## Exercise:
Retype all of the records below exactly as they appear, leaving out the pictures.

## Dataset entries:
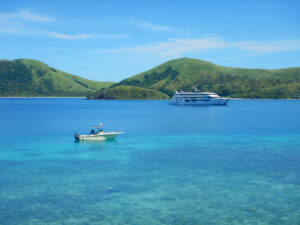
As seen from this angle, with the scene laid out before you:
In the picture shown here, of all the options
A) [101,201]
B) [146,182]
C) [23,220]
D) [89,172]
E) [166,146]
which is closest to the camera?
[23,220]

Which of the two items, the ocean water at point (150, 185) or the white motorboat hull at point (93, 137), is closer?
the ocean water at point (150, 185)

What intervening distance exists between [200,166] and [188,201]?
1517 cm

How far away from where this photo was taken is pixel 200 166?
147 ft

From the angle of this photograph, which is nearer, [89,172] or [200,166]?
[89,172]

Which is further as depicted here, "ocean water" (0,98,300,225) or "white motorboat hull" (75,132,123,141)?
"white motorboat hull" (75,132,123,141)

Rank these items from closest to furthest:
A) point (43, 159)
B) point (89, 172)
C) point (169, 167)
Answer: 1. point (89, 172)
2. point (169, 167)
3. point (43, 159)

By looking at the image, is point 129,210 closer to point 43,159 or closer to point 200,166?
point 200,166

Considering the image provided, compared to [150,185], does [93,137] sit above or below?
above

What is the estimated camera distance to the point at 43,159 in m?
50.2

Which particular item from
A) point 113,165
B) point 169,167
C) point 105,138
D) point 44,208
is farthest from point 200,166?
point 105,138

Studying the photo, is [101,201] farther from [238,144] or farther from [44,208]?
[238,144]

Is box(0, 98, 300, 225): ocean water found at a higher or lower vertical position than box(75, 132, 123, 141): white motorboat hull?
A: lower

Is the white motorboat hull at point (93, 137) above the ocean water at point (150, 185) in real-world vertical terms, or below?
above

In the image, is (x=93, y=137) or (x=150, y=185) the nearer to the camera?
(x=150, y=185)
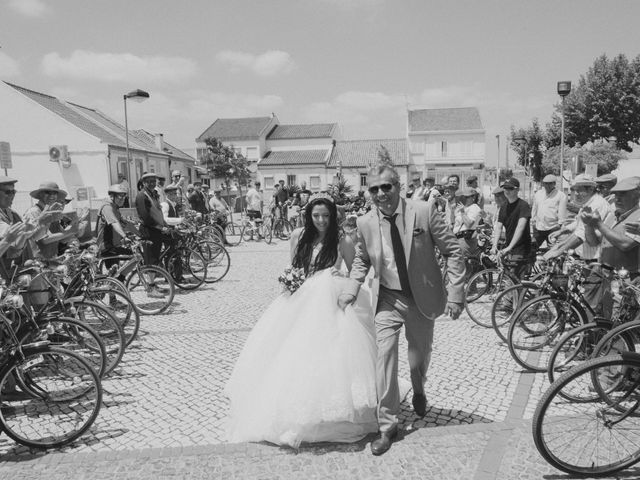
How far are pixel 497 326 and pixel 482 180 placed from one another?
58003 mm

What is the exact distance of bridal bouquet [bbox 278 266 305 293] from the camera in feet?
12.6

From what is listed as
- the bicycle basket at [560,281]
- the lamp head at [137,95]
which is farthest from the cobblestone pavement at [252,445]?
the lamp head at [137,95]

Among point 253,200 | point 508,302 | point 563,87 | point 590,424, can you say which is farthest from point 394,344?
point 253,200

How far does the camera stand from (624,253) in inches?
157

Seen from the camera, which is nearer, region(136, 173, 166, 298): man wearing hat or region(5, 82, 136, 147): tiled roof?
region(136, 173, 166, 298): man wearing hat

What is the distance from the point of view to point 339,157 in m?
61.7

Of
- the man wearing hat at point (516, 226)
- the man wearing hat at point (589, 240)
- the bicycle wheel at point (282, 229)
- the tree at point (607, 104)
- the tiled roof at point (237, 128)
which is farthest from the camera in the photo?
the tiled roof at point (237, 128)

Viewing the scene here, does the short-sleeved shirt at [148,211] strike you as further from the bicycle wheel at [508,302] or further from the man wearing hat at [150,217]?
the bicycle wheel at [508,302]

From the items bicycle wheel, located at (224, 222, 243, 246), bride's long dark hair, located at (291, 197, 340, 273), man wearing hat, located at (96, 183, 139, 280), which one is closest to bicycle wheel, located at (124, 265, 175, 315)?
man wearing hat, located at (96, 183, 139, 280)

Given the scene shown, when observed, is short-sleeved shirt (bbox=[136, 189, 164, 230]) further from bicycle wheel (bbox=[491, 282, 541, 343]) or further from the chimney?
the chimney

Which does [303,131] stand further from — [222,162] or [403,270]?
[403,270]

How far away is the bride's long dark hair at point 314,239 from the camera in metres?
3.95

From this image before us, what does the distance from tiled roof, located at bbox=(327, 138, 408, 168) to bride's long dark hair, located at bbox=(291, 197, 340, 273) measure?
56.0 m

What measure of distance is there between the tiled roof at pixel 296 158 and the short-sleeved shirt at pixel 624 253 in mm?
57057
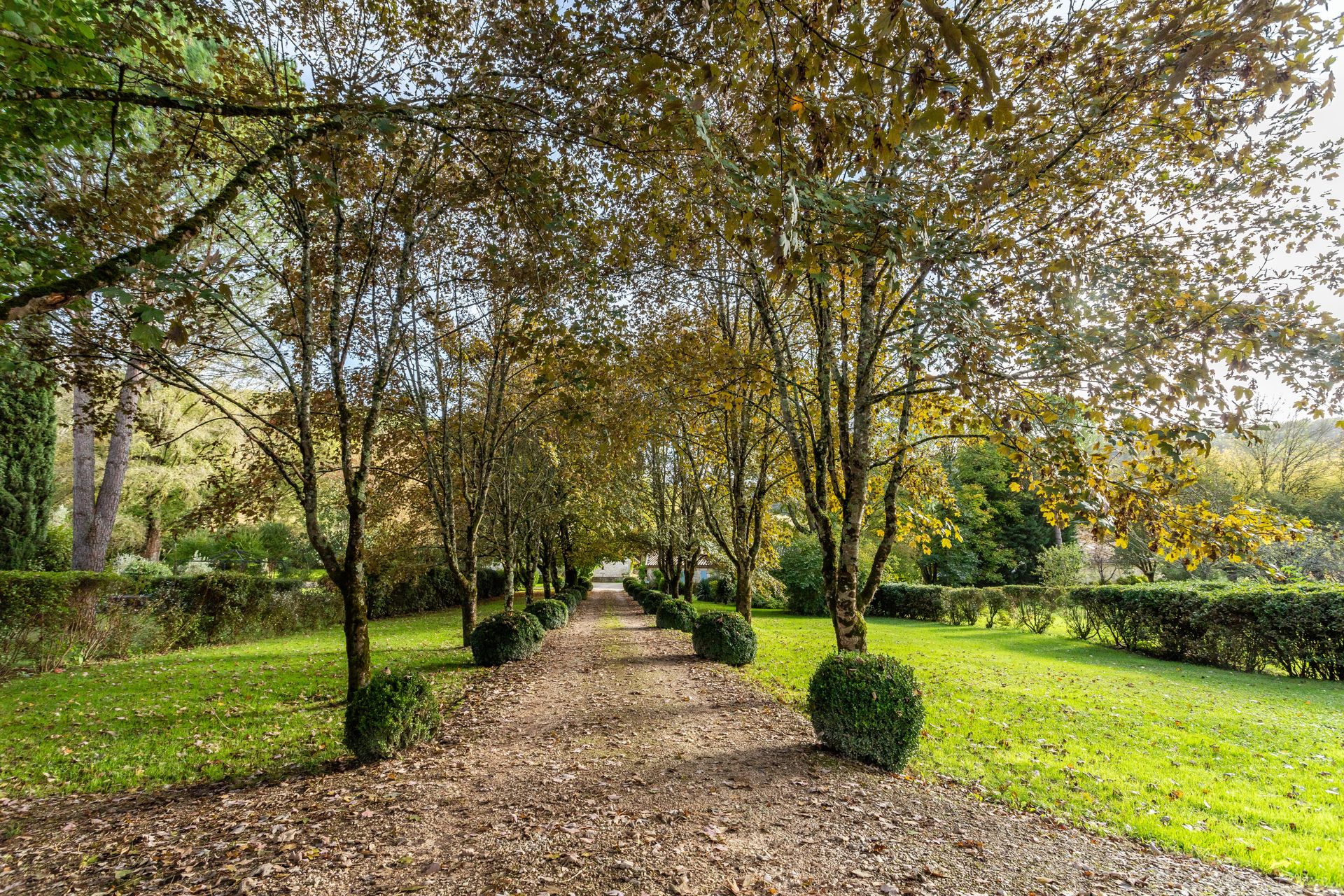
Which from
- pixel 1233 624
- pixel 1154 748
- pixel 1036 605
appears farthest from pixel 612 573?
pixel 1154 748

## Reply:
As seen from this angle, with the scene laid out before you:
In the picture shown here, of all the options
A) [101,201]
B) [146,182]
C) [23,220]
D) [89,172]
E) [166,146]
which is closest to the camera?
[23,220]

Which of the two items, the ocean water at point (150, 185) or the white motorboat hull at point (93, 137), is closer?
the ocean water at point (150, 185)

What intervening distance exists between [200,166] and [188,201]?
1517 cm

How far away from where this photo was taken is pixel 200 166?
147 ft

From the angle of this photograph, which is nearer, [89,172] or [200,166]?
[89,172]

Which is further as depicted here, "ocean water" (0,98,300,225) or "white motorboat hull" (75,132,123,141)?
"white motorboat hull" (75,132,123,141)

Rank these items from closest to furthest:
A) point (43, 159)
B) point (89, 172)
C) point (169, 167)
Answer: 1. point (89, 172)
2. point (169, 167)
3. point (43, 159)

By looking at the image, is point 129,210 closer to point 43,159 or closer to point 200,166?
point 200,166

Considering the image provided, compared to [150,185], does [93,137] sit above or below?
above

What is the estimated camera distance to the point at 43,159 in m?
50.2

Which particular item from
A) point 113,165
B) point 169,167
C) point 105,138
D) point 44,208
is farthest from point 200,166?
point 105,138

Studying the photo, is [101,201] farther from [238,144] or farther from [44,208]?
[238,144]

Is box(0, 98, 300, 225): ocean water found at a higher or lower vertical position than box(75, 132, 123, 141): white motorboat hull?
A: lower

Is the white motorboat hull at point (93, 137) above the ocean water at point (150, 185) in real-world vertical terms, or below?
above

In the image, is (x=93, y=137) or (x=150, y=185) the nearer to the camera?
(x=150, y=185)
How far are pixel 497 326 and pixel 482 180 placed from one another?
58003 mm

What is the exact distance of bridal bouquet [bbox 278 266 305 293] from the camera in feet?
12.6

From what is listed as
- the bicycle basket at [560,281]
- the lamp head at [137,95]
which is farthest from the cobblestone pavement at [252,445]?
the lamp head at [137,95]

Among point 253,200 | point 508,302 | point 563,87 | point 590,424, can you say which is farthest from point 394,344?
point 253,200

How far does the camera stand from (624,253) in inches?
157

Seen from the camera, which is nearer, region(136, 173, 166, 298): man wearing hat or region(5, 82, 136, 147): tiled roof?
region(136, 173, 166, 298): man wearing hat

What is the distance from the point of view to point 339,157 in m?
61.7

Of
- the man wearing hat at point (516, 226)
- the man wearing hat at point (589, 240)
- the bicycle wheel at point (282, 229)
- the tree at point (607, 104)
- the tiled roof at point (237, 128)
which is farthest from the camera in the photo?
the tiled roof at point (237, 128)

Viewing the scene here, does the short-sleeved shirt at [148,211] strike you as further from the bicycle wheel at [508,302] or further from the man wearing hat at [150,217]?
the bicycle wheel at [508,302]

From the items bicycle wheel, located at (224, 222, 243, 246), bride's long dark hair, located at (291, 197, 340, 273), man wearing hat, located at (96, 183, 139, 280), which one is closest to bicycle wheel, located at (124, 265, 175, 315)?
man wearing hat, located at (96, 183, 139, 280)

Given the scene shown, when observed, is short-sleeved shirt (bbox=[136, 189, 164, 230]) further from bicycle wheel (bbox=[491, 282, 541, 343]) or further from the chimney?
the chimney

Which does [303,131] stand further from — [222,162] or [403,270]?
[403,270]

How far away is the bride's long dark hair at point 314,239 from the camera in metres?
3.95

From this image before us, what does the distance from tiled roof, located at bbox=(327, 138, 408, 168) to bride's long dark hair, located at bbox=(291, 197, 340, 273) measure?
56.0 m

What measure of distance is there between the tiled roof at pixel 296 158 and the short-sleeved shirt at pixel 624 253 in mm?
57057
Which from
- pixel 1233 624
- pixel 1154 748
- pixel 1036 605
appears farthest from pixel 612 573?
pixel 1154 748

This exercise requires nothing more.